What is clotted cream?
Clotted cream is a thick, luxurious cream that you make by heating heavy cream until the fat separates from the cream. You then scrape off the fat layer from the top, and that is the clotted cream. It is thicker than butter, and has a slightly nutty, but somewhat sweet flavor to it. In the UK they traditionally put it on scones, but you can put it on lots of things.
How can I make clotted cream at home?
Clotted cream is actually really simple to make at home, but it requires a lot of time. You only need one ingredient to make clotted cream, and that ingredient is heavy cream. You make clotted cream by slowly heating the heavy cream for approximately 8-10 hours, and the refrigerating it for another 6-8 hours. For this clotted cream recipe you only need to pour the heavy cream into a slow cooker, turn it onto the lowest setting (its best if you have a “warm” setting for this) and let it cook. I find its easiest to do this overnight, but you can do it anytime.
What kind of heavy cream do I use to make clotted cream?
Traditionally clotted cream uses unpasteurized cream, but that cant really be found in the US. The best we can find here is pasteurized heavy cream, but most stores have mainly ultra-pasteurized heavy cream. For this recipe it is best to try to find pasteurized heavy cream. It may be easiest to find at places like Whole Foods, but I did find it at a local grocery store. You just need to do your best to find pasteurized rather than ultra-pasteurized.
What if I can only find ultra-pasteurized heavy cream?
I have tried this recipe both ways, using pasteurized and ultra-pasteurized heavy cream. The good news is that despite what I have read elsewhere, you can absolutely make clotted cream using ultra-pasteurized heavy cream. Heres the difference, the clotted cream using the ultra-pasteurized heavy cream doesn’t get as thick and it ends up being a little looser than if you use pasteurized heavy cream. But you still achieve a similar result, the flavor is the same, and it tastes heavenly either way. So don’t let only being able to find ultra-pasteurized heavy cream stop you from trying this recipe!
Slow Cooker Clotted Cream
- slow cooker
- 2 cups heavy cream
- Pour the heavy cream into the inner pot of your slow cooker. Set the temperate to the slow cookers lowest temperature, usually "warm" or "low." It should be cooking at around 180°F (82°C). If you cook it much higher than this the cream will burn and you wont get the desired result.
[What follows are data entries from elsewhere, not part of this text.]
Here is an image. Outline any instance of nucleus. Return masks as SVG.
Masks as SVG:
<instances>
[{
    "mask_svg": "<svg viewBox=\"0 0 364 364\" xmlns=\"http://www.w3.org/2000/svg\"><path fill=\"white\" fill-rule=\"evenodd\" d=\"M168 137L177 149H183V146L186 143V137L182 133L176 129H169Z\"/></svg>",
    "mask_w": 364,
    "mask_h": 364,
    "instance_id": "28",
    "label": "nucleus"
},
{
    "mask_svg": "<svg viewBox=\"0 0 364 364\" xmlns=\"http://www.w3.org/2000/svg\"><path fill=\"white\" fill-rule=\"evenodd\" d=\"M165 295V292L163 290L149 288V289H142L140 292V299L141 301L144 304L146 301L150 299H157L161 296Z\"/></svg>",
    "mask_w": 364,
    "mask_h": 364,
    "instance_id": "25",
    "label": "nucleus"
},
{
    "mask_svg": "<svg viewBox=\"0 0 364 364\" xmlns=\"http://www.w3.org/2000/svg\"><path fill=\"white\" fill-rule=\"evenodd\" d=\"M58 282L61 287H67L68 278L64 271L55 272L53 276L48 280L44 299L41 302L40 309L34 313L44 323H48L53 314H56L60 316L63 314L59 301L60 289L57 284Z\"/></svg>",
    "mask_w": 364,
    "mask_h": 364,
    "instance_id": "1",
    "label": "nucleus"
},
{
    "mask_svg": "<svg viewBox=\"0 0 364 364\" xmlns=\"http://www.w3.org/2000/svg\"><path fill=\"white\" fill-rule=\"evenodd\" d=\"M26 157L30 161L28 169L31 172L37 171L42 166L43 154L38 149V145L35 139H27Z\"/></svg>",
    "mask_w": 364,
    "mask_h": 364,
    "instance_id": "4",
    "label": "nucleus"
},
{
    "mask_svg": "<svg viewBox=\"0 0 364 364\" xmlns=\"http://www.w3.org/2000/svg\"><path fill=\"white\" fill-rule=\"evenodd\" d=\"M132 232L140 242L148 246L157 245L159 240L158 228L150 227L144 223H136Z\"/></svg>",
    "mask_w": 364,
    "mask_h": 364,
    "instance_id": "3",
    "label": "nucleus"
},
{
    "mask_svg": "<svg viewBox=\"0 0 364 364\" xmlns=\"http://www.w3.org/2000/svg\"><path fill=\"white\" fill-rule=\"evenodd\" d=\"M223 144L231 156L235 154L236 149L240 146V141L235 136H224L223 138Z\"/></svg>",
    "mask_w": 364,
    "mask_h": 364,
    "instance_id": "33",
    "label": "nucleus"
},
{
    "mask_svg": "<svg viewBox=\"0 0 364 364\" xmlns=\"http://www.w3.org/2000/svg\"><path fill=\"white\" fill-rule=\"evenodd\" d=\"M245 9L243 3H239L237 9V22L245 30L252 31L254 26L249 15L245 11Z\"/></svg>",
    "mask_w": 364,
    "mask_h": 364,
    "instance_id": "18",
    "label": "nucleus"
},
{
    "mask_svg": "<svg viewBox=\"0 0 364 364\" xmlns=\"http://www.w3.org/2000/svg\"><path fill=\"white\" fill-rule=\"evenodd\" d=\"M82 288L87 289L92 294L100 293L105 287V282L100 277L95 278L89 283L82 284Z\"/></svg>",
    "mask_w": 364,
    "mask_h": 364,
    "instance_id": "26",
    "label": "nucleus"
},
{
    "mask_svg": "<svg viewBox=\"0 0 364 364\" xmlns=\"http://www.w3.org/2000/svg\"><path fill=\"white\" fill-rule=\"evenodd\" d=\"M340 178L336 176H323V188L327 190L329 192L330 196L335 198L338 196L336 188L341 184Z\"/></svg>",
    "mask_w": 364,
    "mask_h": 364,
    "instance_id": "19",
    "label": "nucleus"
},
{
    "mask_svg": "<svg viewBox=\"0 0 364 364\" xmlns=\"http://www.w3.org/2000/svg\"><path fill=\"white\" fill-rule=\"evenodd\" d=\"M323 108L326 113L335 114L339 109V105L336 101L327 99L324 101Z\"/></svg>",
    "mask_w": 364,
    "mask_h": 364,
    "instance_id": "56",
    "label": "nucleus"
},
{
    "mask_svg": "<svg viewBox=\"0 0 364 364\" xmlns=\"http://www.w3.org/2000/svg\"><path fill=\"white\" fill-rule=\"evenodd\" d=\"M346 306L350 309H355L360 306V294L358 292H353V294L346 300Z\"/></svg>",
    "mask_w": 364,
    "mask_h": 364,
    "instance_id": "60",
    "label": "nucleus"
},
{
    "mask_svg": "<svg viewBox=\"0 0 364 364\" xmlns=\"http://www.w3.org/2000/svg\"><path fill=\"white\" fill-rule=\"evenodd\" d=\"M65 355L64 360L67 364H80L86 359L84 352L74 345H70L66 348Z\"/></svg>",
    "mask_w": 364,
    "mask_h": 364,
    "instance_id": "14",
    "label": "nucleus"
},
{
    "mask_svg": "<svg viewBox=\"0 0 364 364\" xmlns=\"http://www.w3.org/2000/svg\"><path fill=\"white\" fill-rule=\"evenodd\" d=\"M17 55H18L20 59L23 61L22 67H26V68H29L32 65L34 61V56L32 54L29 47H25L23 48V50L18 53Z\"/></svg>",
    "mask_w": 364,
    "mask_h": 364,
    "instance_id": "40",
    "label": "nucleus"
- Cover and cook for 8-10 hours. When it is done it will have developed a film at the top and become a darker cream color and be slightly brown around the edges. It will still be pretty thin when it is done cooking, it gets thick while cooling.
- Gently remove the inner pot from the slow cooker, trying not to allow too much movement of the cream or the liquid part will break through and you will get less clotted cream. Let the pot cool to room temperature, and then gently place the pot into the refrigerator to cool for 6-8 hours.
- Once the top layer of cream is solid use a spoon to gently pull up the thick layer of clotted cream at the top and place this in a separate container. There will still be liquid in the bottom of the pot, and you can use that later as cream to make scones or for anything else you need cream in. Gently stir the container of clotted cream to make it creamy. Store it in an airtight container in the fridge for up to 5 days, but warm it to room temperature before using it for the best flavor and texture.